Die Beteiligten haben einander für das Beschwerdeverfahren keine außergerichtlichen Kosten zu erstatten.
Gründe
I. Im Streit steht die Höhe der dem Kläger bewilligten Regelaltersrente.
Der 1940 geborene Kläger ist portugiesischer Staatsangehöriger; er hat zunächst in seinem Heimatland und seit Mai 1973 in Deutschland Versicherungszeiten zur Rentenversicherung erworben. Ab Oktober 2000 gewährte ihm die Beklagte auf seinen Rentenantrag eine - ausschließlich nach innerstaatlichem Recht berechnete - Altersrente wegen Arbeitslosigkeit als vorläufige Leistung.

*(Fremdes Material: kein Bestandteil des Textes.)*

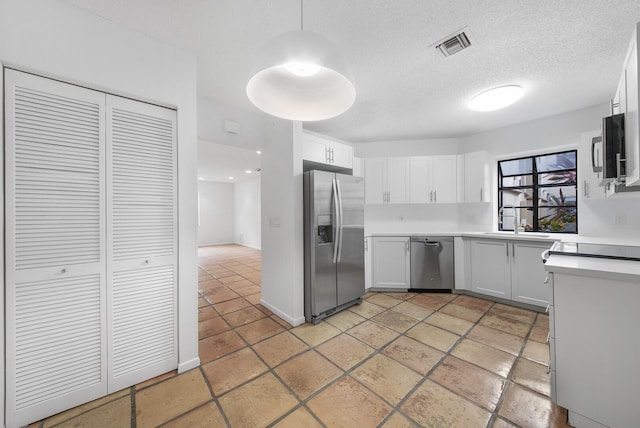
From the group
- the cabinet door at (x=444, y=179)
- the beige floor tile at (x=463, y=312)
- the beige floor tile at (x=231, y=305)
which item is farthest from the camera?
the cabinet door at (x=444, y=179)

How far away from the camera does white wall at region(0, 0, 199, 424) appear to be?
138 cm

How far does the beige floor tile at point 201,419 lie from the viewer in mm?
1422

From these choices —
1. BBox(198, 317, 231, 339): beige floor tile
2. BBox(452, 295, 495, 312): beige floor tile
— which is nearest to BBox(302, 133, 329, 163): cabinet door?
BBox(198, 317, 231, 339): beige floor tile

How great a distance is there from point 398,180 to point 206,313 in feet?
11.6

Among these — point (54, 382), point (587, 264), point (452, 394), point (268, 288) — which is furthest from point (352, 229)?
point (54, 382)

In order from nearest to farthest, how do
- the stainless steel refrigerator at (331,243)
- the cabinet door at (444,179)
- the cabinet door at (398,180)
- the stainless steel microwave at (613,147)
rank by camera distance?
the stainless steel microwave at (613,147) < the stainless steel refrigerator at (331,243) < the cabinet door at (444,179) < the cabinet door at (398,180)

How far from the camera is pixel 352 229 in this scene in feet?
10.3

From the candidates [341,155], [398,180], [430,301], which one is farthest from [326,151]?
[430,301]

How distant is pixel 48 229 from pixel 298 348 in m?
2.07

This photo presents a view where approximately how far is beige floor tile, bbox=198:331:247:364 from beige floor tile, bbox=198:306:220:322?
1.68 feet

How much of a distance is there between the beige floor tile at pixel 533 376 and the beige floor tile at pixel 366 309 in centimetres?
141

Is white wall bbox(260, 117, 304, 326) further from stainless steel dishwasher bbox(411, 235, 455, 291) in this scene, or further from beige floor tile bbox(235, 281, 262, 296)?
stainless steel dishwasher bbox(411, 235, 455, 291)

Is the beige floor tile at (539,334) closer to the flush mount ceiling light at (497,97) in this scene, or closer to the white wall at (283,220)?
the white wall at (283,220)

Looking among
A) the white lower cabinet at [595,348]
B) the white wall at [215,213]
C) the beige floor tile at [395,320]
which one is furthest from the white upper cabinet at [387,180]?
the white wall at [215,213]
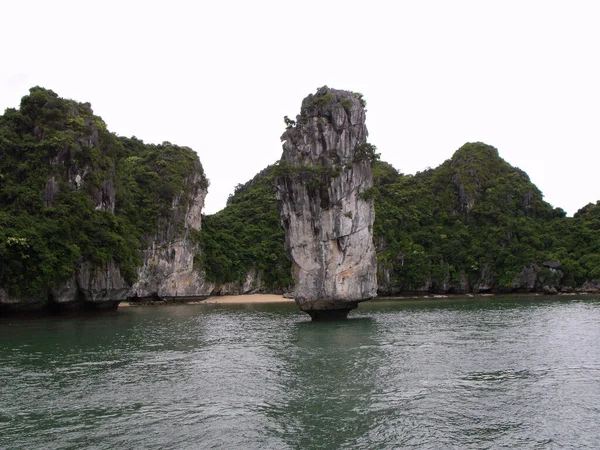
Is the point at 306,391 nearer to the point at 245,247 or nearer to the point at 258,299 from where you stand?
the point at 258,299

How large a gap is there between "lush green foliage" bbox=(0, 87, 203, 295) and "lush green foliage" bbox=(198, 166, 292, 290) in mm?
24977

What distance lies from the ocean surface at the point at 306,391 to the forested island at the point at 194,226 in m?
13.2

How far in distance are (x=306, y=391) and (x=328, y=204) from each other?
1967 cm

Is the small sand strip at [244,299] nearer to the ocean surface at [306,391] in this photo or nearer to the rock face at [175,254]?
the rock face at [175,254]

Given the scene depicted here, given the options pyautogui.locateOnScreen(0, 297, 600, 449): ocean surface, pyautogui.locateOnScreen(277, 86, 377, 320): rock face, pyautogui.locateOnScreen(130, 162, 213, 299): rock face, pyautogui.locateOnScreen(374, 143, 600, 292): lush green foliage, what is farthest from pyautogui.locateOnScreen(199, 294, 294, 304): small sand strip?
pyautogui.locateOnScreen(0, 297, 600, 449): ocean surface

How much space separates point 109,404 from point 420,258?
64636 mm

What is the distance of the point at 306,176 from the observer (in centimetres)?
3206

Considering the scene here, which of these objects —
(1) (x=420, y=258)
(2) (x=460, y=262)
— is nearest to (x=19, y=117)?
(1) (x=420, y=258)

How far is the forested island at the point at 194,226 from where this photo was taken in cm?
3638

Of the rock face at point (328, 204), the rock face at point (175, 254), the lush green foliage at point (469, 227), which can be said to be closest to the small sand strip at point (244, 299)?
the rock face at point (175, 254)

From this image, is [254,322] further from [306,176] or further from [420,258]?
[420,258]

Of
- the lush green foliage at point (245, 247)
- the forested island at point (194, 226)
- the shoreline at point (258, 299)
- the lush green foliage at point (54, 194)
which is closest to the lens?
the lush green foliage at point (54, 194)

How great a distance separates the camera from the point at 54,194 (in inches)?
1500

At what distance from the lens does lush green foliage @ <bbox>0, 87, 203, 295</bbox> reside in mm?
33438
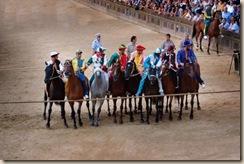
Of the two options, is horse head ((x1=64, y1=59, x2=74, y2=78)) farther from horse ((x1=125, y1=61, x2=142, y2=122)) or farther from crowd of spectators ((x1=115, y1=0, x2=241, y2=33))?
crowd of spectators ((x1=115, y1=0, x2=241, y2=33))

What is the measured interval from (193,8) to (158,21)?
272cm

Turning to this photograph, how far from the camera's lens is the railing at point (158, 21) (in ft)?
57.9

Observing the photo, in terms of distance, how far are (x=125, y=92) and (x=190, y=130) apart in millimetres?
1980

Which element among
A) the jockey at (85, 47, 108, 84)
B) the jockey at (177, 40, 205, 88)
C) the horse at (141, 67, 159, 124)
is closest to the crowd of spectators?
the jockey at (177, 40, 205, 88)

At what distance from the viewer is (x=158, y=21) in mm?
23391

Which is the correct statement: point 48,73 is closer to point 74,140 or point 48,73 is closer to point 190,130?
point 74,140

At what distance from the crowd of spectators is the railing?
21 cm

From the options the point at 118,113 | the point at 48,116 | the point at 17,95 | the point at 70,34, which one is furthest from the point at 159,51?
the point at 70,34

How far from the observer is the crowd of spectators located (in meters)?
17.7

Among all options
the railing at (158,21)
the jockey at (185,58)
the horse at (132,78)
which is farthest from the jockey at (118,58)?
the railing at (158,21)

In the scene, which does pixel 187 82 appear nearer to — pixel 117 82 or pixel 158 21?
pixel 117 82

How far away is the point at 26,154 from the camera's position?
419 inches

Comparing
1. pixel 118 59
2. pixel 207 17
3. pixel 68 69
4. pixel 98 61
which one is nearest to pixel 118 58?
pixel 118 59

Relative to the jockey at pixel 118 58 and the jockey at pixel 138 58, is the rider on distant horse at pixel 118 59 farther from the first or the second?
the jockey at pixel 138 58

Nachdem der Kläger eine Bescheinigung des portugiesischen Versicherungsträgers vom 15.11.2001 über Beitragszeiten von 1964 bis 1966 vorgelegt hatte, stellte die Beklagte die Regelaltersrente des Klägers neu und endgültig in Höhe von monatlich € 417,84 fest (Bescheid vom 2.1.2002 und Widerspruchsbescheid vom 29.4.2002). Dem lag die - im Vergleich zur innerstaatlichen höhere - zwischenstaatliche Berechnung nach Art 46 Abs 2 EWGV 1408/71 zugrunde. Klage und Berufung des Klägers blieben erfolglos (Urteile des SG Hamburg vom 29.1.2004 und des LSG Hamburg vom 21.9.2005). Auf die Nichtzulassungsbeschwerde des Klägers hat der Senat mit Beschluss vom 12.12.2006 das Berufungsurteil aufgehoben und die Sache zur erneuten Verhandlung an das LSG zurückverwiesen. Das LSG hat eine vom portugiesischen Rentenversicherungsträger ausgestellte Bescheinigung E 205 PT vom 10.2.2010 (in der neben den bereits berücksichtigten 27 Monaten Beitragszeiten weitere 27 Monate sowie eine Ergänzungszeit von 20 Monaten bestätigt worden waren) beigezogen; auf dieser Grundlage stellte die Beklagte die Rente des Klägers neu in Höhe von monatlich € 452,54 ab dem 1.5.2010 fest sowie eine Nachzahlung von € 663,87 für die Zeit vom 1.1.2006 bis zum 30.4.2010 (Bescheid vom 1.4.2010). Auch dieser Neuberechnung lag die (höhere) zwischenstaatliche Berechnung nach Art 46 Abs 2 EWGV 1408/71 zugrunde. Bei der rein innerstaatlichen Vergleichsberechnung nach Art 46 Abs 1 Buchst a Ziff i EWGV 1408/71 ging die Beklagte im Rahmen der Gesamtleistungsbewertung nach § 72 Abs 2 S 1 SGB VI von einem belegungsfähigen Gesamtzeitraum ab dem vollendeten 17. Lebensjahr des Klägers aus.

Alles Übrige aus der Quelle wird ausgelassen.